## Teks Sumber:
──────────

1. Pengalaman peserta didik harus sesuai dengan tujuan yang ingin dicapai. Sebab, setiap tujuan akan menentukan pengalaman pembelajaran.
2. Setiap pengalaman belajar harus memuaskan peserta didik
3. Setiap rancangan pengalaman belajar sebaiknya melibatkan peserta didik,
4. Dalam satu pengalaman belajar kemungkinan dapat mencapai tujuan yang berbeda.
f.    Organisasi Pengalaman belajar
Mengutip pendapatnya Tyler, terdapat tiga prinsip dalam mengorganisasi pengalaman belajar, yaitu kontinuitas, urutan isi dan integrasi. Kontinuitas bearti bahwa, pengalaman belajar yang diberikan harus memiliki kesinambungan yang diperlukan untuk pengembangan belajar selanjutnya dan untuk memperoleh pengalaman belajar dalam bidang lain. Adapun urutan isi, artinya setiap pengalaman belajar yang diberikan kepada peserta didik harus memperhatikan tingkat perkembangan mereka.
g.   Penetuan tentang apa yang harus dievaluasi dan cara untuk melakukannya.
Dalam melakukan evaluasi, Taba menganjurkan beberapa hal, 1. Menetapkan kriteria penilaian, 2. Menyususn program evaluasi yang koperhensif, 3. Menerapkan teknik pengumpulan data, 4. Melakukan interpretasi data evaluasi, 5. Menerjemahkan evaluasi ke dalam kurikulum.[12]

3. Model Oliva
Rumusan Filsafat
Implementasi
Implementasi
Desain Perencanaan
Rumusan Tujuan Khusus
Rumusan Tujuan Umum
   Menurut oliva, suatu model kurikulum harus bersifat simpel, koperhensif dan sistematik. Oliva menggambarkan bahwa dalam pengembangan suatu kurikulum, ada 12 komponen yang satu sama lain saling berkaitan, seperti yang terlihat dalam gambar berikut.

 

           

Dari bagian di atas, tampak model pengenbangan kurikulum yang dikemukakan oleh olivia.
Komponen Pertama, perumusan filosofis, sasaran, misi serta visi pendidikan, yang semianya berseumber dari analisis kebutuhan siswa dan analisis kebutuhan masyarakat.
Komponen Kedua, adalah analisis kebutuhan masyarakat dimana sekolah itu berada, kebutuhan siswa dan urgensi dari disiplin ilmu yang harus diberikan oleh sekolah. Sumber kurikulum dapat dilihat dari komponen satu dan dua ini. Komponen satu berisi pernyataan-pernyataan yang bersifat umum dan sangat ideal. Sedanglan komponen dua sudah mengarah pada tujuan yang lebih khusus.
Komponen Ketiga dan keempat, berisi tentang tujuan umum dan tujuan khusus kurikulum yang didasarkan pada kebutuhan seperti yang tercantum pada komponen satu dan dua.
Komponen kelima, mengorganisasikan rancangan dan mengimplementasikan kurikulum.
Komponen keenam dan ke tujuh, mulai menjabarkan kurikulum dalam bentuk perumusan tujuan umum dan khusus pembelajaran.

──────────

## Instruksi 1:
Menurut teks tentang model pengembangan kurikulum, ada berapa komponen yang saling berkaitan dalam pengembangan kurikulum menurut Oliva?
## Instruksi 2:
Tuliskan lanjutan teks tentang model pengembangan kurikulum, dimulai tepat setelah kalimat terakhirnya.
Daftar tersebut tidak digunakan sama sekali di sini.

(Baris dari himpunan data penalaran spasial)
──────────

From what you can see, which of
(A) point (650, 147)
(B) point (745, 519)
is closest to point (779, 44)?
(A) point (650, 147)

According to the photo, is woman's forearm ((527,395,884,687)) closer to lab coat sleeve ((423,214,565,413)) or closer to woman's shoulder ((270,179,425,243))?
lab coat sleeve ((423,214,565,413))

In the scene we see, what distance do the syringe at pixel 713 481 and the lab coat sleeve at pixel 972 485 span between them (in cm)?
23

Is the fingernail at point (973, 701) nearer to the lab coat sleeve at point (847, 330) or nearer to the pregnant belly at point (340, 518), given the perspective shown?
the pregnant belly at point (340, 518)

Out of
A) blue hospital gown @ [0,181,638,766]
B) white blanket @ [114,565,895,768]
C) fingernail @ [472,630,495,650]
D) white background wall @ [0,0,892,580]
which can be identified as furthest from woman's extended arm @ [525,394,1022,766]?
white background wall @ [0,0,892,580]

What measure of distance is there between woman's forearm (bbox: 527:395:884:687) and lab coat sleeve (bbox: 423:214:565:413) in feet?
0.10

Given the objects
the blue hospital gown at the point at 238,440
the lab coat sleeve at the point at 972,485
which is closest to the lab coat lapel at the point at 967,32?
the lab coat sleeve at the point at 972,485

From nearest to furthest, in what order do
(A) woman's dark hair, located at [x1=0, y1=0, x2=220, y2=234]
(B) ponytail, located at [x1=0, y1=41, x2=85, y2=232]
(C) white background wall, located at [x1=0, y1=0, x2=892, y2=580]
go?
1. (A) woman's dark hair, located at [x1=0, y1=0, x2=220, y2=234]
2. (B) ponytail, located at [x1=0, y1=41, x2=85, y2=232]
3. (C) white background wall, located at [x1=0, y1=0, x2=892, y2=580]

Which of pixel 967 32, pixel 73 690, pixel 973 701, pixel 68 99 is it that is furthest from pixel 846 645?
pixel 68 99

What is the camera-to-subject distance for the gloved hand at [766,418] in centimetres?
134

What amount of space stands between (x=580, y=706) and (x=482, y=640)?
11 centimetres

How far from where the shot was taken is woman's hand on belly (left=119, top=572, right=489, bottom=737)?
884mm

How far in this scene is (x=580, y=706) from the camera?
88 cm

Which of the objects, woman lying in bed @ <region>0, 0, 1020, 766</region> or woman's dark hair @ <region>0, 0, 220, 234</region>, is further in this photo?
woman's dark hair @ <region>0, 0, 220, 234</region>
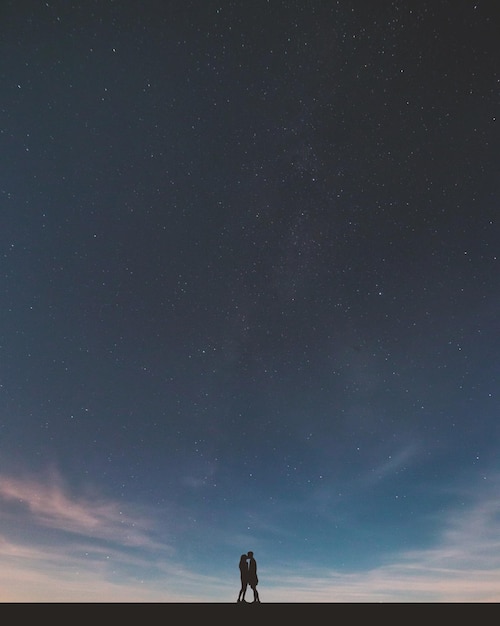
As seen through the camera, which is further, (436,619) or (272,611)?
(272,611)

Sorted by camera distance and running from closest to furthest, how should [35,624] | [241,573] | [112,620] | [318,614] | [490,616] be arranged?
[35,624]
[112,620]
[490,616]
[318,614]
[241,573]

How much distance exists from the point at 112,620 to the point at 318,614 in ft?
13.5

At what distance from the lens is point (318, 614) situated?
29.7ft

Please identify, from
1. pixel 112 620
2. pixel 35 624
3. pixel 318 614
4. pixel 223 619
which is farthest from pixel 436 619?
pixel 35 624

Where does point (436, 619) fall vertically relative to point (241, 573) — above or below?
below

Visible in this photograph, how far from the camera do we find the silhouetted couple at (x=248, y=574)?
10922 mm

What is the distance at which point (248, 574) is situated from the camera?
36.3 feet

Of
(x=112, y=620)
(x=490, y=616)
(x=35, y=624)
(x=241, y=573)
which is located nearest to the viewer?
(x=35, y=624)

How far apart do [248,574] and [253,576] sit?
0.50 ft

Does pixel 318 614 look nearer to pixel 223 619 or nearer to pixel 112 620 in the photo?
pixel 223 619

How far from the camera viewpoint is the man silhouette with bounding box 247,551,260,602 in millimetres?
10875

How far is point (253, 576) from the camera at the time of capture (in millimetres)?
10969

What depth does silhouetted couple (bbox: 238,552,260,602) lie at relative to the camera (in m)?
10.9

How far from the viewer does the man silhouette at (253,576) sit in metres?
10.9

──────────

## Hasil Tugas 1:
Ada 12 komponen yang saling berkaitan.

## Hasil Tugas 2:
Komponen kedelapan, menetapkan strategi pembelajaran yang dimungkinkan dapat tercapai tujuan .
Komponen kesembilan, setudi awal tentang strategi dan teknik penilaian yang dapat digunakan.
Komponen kesepuluh, mengimplementasikan strategi kurikulum, setelah strategi diimplementasikan, pengembangan kurikulum kembali ke komponen sembilan atau komponen sembilan plan B, untuk menyempurnakan alat atau teknik penilaian.
Komponen ke sebelas dan duabelas, dilakukan evaluasi terhadap pembelajaran dan evaluasi kurikulum.[13]

4. D.K. Wheeler (Curriculum Process)
            Wheeler  mempunyai argument tersendiri agar pengembangan kurikulum dapat menggunakan lingkar proses, yang setiap elemennya saling berhubungan dan saling bergantung. Pendekatan yang digunakan Wheeler dalam pengembangan kurikulum pada dasarnya memiliki bentuk rasional. Setiap langkahnya merupakan pengembangan secara logis terhadap model sebelumnya, dan suatu langkah tidak dapat dilakukan sebelum langkah-langkah sebelumnya telah diselesaikan. Wheeler mengembangkan ide-idenya sebagaimana telah dilakukan oleh Tyler dan Taba. Wheeler menawarkan lima langkah yang saling keterkaitan dalam proses kurikulum.[14]
            Lima langkah itu jika dikembangkan dengan logis dan temporer akan menghasilkan suatu kurikulum yang efektif. Wheeler mengembangkan lebihlanjut apa yang dilakukan Tyler dan Taba, meski hanya dipersentasikan agak berbeda. Adapun langkah-langkah tersebut adalah sebagai berikut.
a.      Seleksi maksud, tujuan, dan sasarannya.
b.      Seleksi pengalaman belajar untuk membantu mencapai maksud, tujuan dan sasaran.
c.       Seleksi isi melalui tipe-tipe tertentu dari pengalaman yang mungkin ditawarkan.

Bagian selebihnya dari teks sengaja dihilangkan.